Source: euronews (in English)/YouTube

The violence comes a day after the world’s youngest country marked its fifth independence anniversary, and is a fresh blow to a peace deal that has failed to end the civil war that broke out in December 2013.

Among those caught up the chaos that followed the fighting are three Irish staff of Concern Worldwide.  The three are currently on lockdown in Juba with country director Feargal O’Connell from Dublin reporting that they are hearing regular gunfire.

Six are in the Concern office were O’Connell  is located with two other Irish citizens working with Concern are at “field” locations outside the capital.

Foreign Affairs Minister Charlie Flanagan says he is aware of the presence of Irish citizens.

“My department is monitoring the situation closely and our Embassy team in Addis Ababa is liaising with Irish citizens in the area who are registered with the department,” he said this evening.

In total, there are reports that 10,000 people in Juba have taken refuge in different locations

City residents hunkered down or began fleeing their homes as the UN reported the use of mortars, rocket-propelled grenades and “heavy ground assault weaponry”.

Helicopter gunships and tanks were also deployed during the course of the day.

A thick stream of fearful civilians, clutching children and meagre possessions, headed for the hoped-for refuge of another UN base close to the city’s airport, only to find fighting erupting there too.

More war than peace

Today’s battles were the first since Friday when brief but heavy exchanges of fire left an estimated 150 soldiers dead on both sides.

There were no immediate details of casualties from Sunday’s violence.

South Sudan has seen more fighting than peace since independence in July 2011, with civil war breaking out December 2013 when Kiir accused Machar of plotting a coup.

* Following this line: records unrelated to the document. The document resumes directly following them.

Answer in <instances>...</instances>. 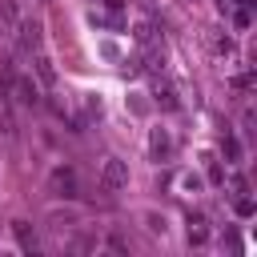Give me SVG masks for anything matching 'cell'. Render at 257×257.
Listing matches in <instances>:
<instances>
[{
    "instance_id": "cell-7",
    "label": "cell",
    "mask_w": 257,
    "mask_h": 257,
    "mask_svg": "<svg viewBox=\"0 0 257 257\" xmlns=\"http://www.w3.org/2000/svg\"><path fill=\"white\" fill-rule=\"evenodd\" d=\"M12 233H16V241H20L24 253H36V233L28 229V221H12Z\"/></svg>"
},
{
    "instance_id": "cell-9",
    "label": "cell",
    "mask_w": 257,
    "mask_h": 257,
    "mask_svg": "<svg viewBox=\"0 0 257 257\" xmlns=\"http://www.w3.org/2000/svg\"><path fill=\"white\" fill-rule=\"evenodd\" d=\"M189 241H193V245H205V241H209L205 217H189Z\"/></svg>"
},
{
    "instance_id": "cell-1",
    "label": "cell",
    "mask_w": 257,
    "mask_h": 257,
    "mask_svg": "<svg viewBox=\"0 0 257 257\" xmlns=\"http://www.w3.org/2000/svg\"><path fill=\"white\" fill-rule=\"evenodd\" d=\"M124 185H128V165L116 161V157H108V161L100 165V189H104V193H120Z\"/></svg>"
},
{
    "instance_id": "cell-12",
    "label": "cell",
    "mask_w": 257,
    "mask_h": 257,
    "mask_svg": "<svg viewBox=\"0 0 257 257\" xmlns=\"http://www.w3.org/2000/svg\"><path fill=\"white\" fill-rule=\"evenodd\" d=\"M133 32H137V40H141V44H149V40H153V28H149V20H137V28H133Z\"/></svg>"
},
{
    "instance_id": "cell-14",
    "label": "cell",
    "mask_w": 257,
    "mask_h": 257,
    "mask_svg": "<svg viewBox=\"0 0 257 257\" xmlns=\"http://www.w3.org/2000/svg\"><path fill=\"white\" fill-rule=\"evenodd\" d=\"M233 84H237V88H249V84H253V72H237Z\"/></svg>"
},
{
    "instance_id": "cell-6",
    "label": "cell",
    "mask_w": 257,
    "mask_h": 257,
    "mask_svg": "<svg viewBox=\"0 0 257 257\" xmlns=\"http://www.w3.org/2000/svg\"><path fill=\"white\" fill-rule=\"evenodd\" d=\"M149 153H153L157 161H165V157L173 153V137H169L165 128H153V137H149Z\"/></svg>"
},
{
    "instance_id": "cell-15",
    "label": "cell",
    "mask_w": 257,
    "mask_h": 257,
    "mask_svg": "<svg viewBox=\"0 0 257 257\" xmlns=\"http://www.w3.org/2000/svg\"><path fill=\"white\" fill-rule=\"evenodd\" d=\"M225 153H229V157L237 161V157H241V145H237V141H225Z\"/></svg>"
},
{
    "instance_id": "cell-4",
    "label": "cell",
    "mask_w": 257,
    "mask_h": 257,
    "mask_svg": "<svg viewBox=\"0 0 257 257\" xmlns=\"http://www.w3.org/2000/svg\"><path fill=\"white\" fill-rule=\"evenodd\" d=\"M48 181H52V189H56L60 197H72V193H76V173H72L68 165H56Z\"/></svg>"
},
{
    "instance_id": "cell-13",
    "label": "cell",
    "mask_w": 257,
    "mask_h": 257,
    "mask_svg": "<svg viewBox=\"0 0 257 257\" xmlns=\"http://www.w3.org/2000/svg\"><path fill=\"white\" fill-rule=\"evenodd\" d=\"M237 213H241V217H253V201H249V197H237Z\"/></svg>"
},
{
    "instance_id": "cell-2",
    "label": "cell",
    "mask_w": 257,
    "mask_h": 257,
    "mask_svg": "<svg viewBox=\"0 0 257 257\" xmlns=\"http://www.w3.org/2000/svg\"><path fill=\"white\" fill-rule=\"evenodd\" d=\"M12 92H16L20 104H32V108L40 104V80H36L32 72H16V76H12Z\"/></svg>"
},
{
    "instance_id": "cell-8",
    "label": "cell",
    "mask_w": 257,
    "mask_h": 257,
    "mask_svg": "<svg viewBox=\"0 0 257 257\" xmlns=\"http://www.w3.org/2000/svg\"><path fill=\"white\" fill-rule=\"evenodd\" d=\"M0 20H4V28H16V24L24 20V12H20V0H0Z\"/></svg>"
},
{
    "instance_id": "cell-5",
    "label": "cell",
    "mask_w": 257,
    "mask_h": 257,
    "mask_svg": "<svg viewBox=\"0 0 257 257\" xmlns=\"http://www.w3.org/2000/svg\"><path fill=\"white\" fill-rule=\"evenodd\" d=\"M32 76L40 80V88H52V84H56V68H52V60H48L44 52L32 56Z\"/></svg>"
},
{
    "instance_id": "cell-10",
    "label": "cell",
    "mask_w": 257,
    "mask_h": 257,
    "mask_svg": "<svg viewBox=\"0 0 257 257\" xmlns=\"http://www.w3.org/2000/svg\"><path fill=\"white\" fill-rule=\"evenodd\" d=\"M157 100H161L165 108H177V104H181V100H177V92H173L169 84H157Z\"/></svg>"
},
{
    "instance_id": "cell-3",
    "label": "cell",
    "mask_w": 257,
    "mask_h": 257,
    "mask_svg": "<svg viewBox=\"0 0 257 257\" xmlns=\"http://www.w3.org/2000/svg\"><path fill=\"white\" fill-rule=\"evenodd\" d=\"M12 32H16V40H20V48H24L28 56H32V52H40L44 36H40V24H36V20H20Z\"/></svg>"
},
{
    "instance_id": "cell-11",
    "label": "cell",
    "mask_w": 257,
    "mask_h": 257,
    "mask_svg": "<svg viewBox=\"0 0 257 257\" xmlns=\"http://www.w3.org/2000/svg\"><path fill=\"white\" fill-rule=\"evenodd\" d=\"M181 185H185V193H201V189H205V181H201L197 173H185V177H181Z\"/></svg>"
},
{
    "instance_id": "cell-17",
    "label": "cell",
    "mask_w": 257,
    "mask_h": 257,
    "mask_svg": "<svg viewBox=\"0 0 257 257\" xmlns=\"http://www.w3.org/2000/svg\"><path fill=\"white\" fill-rule=\"evenodd\" d=\"M237 4H241V8H249V4H253V0H237Z\"/></svg>"
},
{
    "instance_id": "cell-16",
    "label": "cell",
    "mask_w": 257,
    "mask_h": 257,
    "mask_svg": "<svg viewBox=\"0 0 257 257\" xmlns=\"http://www.w3.org/2000/svg\"><path fill=\"white\" fill-rule=\"evenodd\" d=\"M104 4H108L112 12H120V8H124V0H104Z\"/></svg>"
}]
</instances>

An August 2015 peace deal was supposed to end the conflict but observers say the peace process has stalled while fighting has continued despite the establishment of a unity government.

This week’s clashes are the first between the army and former rebels in the capital — where the war broke out — since both established positions there in April as part of the peace agreement.

Tens of thousands have died in more than two years of civil war, close to three million have been forced from their homes and nearly five million survive on emergency food rations.

The humanitarian crisis has unfolded alongside an economic one with the currency collapsing and inflation spiralling out of control. The country’s mainstay oil industry is in tatters and regional towns have been razed.